Mark imagined Ola imparted a lascivious tinge to these words, but he tried to ignore it. Had the three of them really enjoyed sex with a humanoid eel? But surely it didn’t have to come to that again. Mark told himself that he only wanted to find out if the strange and devious ålefisk man could somehow unkink their problems with the feds.
The hotel basement was pleasantly domestic, containing as it did racks of wine, s
kis and snowshoes, casks of pickled herring, jars of preserved berries, dangling, log-shaped hunks of smoked meat, and a workbench with little figurines of eel-men standing on two legs with their long tails curled behind them. Ola led them to a trapdoor and down a ladder to the underlying secret cavern.
The first sight to greet them there was less wholesome: the savaged corpses of the elderly couple who’d been the hotel’s other lodgers.
“Oh my god!” screamed Laura. “It’s a trap!” The oldsters’ pathetic, disemboweled bodies lay but a few metres away.

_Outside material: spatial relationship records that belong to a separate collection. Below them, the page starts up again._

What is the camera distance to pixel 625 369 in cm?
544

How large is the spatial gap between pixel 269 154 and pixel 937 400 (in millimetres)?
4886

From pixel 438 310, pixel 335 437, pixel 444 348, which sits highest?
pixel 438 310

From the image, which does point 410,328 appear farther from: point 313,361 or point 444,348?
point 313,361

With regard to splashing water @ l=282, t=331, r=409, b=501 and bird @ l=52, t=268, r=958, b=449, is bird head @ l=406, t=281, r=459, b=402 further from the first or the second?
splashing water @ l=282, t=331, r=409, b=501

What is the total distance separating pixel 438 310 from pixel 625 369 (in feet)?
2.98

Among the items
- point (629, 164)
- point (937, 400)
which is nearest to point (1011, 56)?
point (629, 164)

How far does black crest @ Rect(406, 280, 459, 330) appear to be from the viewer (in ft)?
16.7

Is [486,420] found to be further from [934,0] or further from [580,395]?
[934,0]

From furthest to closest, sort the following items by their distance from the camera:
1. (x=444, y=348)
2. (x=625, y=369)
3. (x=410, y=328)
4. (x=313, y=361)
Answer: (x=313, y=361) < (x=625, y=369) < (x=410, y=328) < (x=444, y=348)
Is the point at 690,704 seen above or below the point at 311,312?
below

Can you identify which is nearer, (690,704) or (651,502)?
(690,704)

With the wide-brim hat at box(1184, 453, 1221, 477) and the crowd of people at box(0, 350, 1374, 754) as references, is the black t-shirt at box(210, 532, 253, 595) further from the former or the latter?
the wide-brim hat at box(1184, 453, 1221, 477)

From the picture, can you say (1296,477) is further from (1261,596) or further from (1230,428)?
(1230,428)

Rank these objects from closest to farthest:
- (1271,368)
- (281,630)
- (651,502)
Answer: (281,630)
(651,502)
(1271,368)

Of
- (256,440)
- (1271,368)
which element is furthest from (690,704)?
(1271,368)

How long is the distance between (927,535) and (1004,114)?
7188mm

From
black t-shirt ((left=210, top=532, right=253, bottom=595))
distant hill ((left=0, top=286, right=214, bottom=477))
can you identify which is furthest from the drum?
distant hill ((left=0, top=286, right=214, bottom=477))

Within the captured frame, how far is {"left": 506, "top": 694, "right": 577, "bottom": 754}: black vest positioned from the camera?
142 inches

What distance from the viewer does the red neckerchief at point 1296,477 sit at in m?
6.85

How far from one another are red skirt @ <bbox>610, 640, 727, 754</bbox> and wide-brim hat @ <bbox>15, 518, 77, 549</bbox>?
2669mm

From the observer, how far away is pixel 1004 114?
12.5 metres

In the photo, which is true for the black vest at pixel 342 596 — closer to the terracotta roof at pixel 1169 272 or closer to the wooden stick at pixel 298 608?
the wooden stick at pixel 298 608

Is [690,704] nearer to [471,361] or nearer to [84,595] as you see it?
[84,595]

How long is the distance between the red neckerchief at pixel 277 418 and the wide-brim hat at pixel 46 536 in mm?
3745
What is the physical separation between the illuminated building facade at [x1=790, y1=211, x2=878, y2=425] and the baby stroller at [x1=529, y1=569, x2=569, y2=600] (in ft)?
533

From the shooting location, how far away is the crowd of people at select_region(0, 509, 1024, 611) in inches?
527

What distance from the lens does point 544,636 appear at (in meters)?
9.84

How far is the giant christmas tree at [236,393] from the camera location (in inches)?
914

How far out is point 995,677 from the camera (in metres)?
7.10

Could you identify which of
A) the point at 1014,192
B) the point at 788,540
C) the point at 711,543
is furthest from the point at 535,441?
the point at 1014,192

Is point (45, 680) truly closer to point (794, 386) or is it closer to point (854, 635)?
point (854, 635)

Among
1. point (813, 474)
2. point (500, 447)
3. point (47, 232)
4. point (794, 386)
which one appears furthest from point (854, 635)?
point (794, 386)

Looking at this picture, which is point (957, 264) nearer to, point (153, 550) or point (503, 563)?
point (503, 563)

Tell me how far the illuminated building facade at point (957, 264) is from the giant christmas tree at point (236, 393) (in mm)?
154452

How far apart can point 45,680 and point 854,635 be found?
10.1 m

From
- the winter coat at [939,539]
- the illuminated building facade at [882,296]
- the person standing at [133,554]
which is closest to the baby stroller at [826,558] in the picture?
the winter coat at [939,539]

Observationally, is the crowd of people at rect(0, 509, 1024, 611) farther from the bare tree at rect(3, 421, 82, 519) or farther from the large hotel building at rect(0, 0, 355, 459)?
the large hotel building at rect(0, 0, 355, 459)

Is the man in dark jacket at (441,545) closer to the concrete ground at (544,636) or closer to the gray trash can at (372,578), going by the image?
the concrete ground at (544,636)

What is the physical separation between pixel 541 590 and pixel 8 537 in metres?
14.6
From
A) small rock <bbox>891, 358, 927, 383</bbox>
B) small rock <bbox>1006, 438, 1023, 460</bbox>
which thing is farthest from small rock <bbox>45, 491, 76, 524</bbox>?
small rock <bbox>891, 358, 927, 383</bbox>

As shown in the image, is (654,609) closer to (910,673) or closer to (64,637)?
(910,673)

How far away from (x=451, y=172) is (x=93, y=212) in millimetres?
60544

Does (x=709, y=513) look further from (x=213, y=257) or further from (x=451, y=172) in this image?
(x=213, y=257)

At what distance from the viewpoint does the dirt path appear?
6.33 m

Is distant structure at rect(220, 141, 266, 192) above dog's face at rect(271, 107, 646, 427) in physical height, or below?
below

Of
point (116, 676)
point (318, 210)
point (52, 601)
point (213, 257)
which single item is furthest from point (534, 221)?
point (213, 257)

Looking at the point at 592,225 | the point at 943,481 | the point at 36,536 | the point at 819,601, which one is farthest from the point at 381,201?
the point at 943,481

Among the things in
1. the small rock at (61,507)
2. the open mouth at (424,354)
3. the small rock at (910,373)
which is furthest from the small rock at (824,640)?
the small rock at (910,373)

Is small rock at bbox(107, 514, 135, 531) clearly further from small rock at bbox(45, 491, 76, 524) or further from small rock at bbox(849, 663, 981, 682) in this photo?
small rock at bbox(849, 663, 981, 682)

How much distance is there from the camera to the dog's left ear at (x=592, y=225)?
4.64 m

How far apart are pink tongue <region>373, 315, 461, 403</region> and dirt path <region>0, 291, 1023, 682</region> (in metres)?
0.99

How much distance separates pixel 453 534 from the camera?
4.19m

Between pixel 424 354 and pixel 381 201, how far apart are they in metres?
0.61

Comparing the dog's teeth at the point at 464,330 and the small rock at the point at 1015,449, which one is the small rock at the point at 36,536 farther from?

“Run for it!” cried Mark. “Back up the ladder, Laura!” He struck a defensive posture, fully expecting Ola to attack him.
But Ola only stood there gazing at them, her mouth set in a sad smile. “Oh, Mark and Laura, you know so little. These dear old ones, riddled with disease, they came down here to offer Elver their final homage, to lend him their good—their good vibrations?”
“I—I thought I heard you talking about this kind of plan before dinner last night,” said Laura. “But I didn’t realize you actually meant—”
“Elver grows strong from the numinous grants of his worshippers,” said Ola. “If one’s life is nearly at an end, it is well to pass one’s final energies to the eternal ålefisk.”
“Oh, sure,” challenged Mark. “That poor old couple came down here and invited that—that eel-thing to slaughter them like hogs? And you’re leaving them on the floor to rot?”
Ola winced, and a tear rolled down her cheek. “Tonight I am burying these sad husks in the churchyard, of course. These were, after all, my parents.”
“Your parents?” whispered Laura, stepping down off the ladder.
“Yes,” said Ola, regaining her poise. She tossed her head in a haughty gesture. “My parents. Surely you can understand that I only wished them glory.”
The odd woman’s sincerity quelled their suspicions, at least temporarily, and, after a quiet exchange of words, Mark and Laura agreed to follow Ola further into the depths.
The echoing cavern was faintly lit by veins of luminous mould criss-crossing the dank stone. On the side towards the fjord, the walls funnelled into a downward-sloping corridor. Along the way they passed a squat stone altar in an alcove. Ola and Elver’s trysting spot.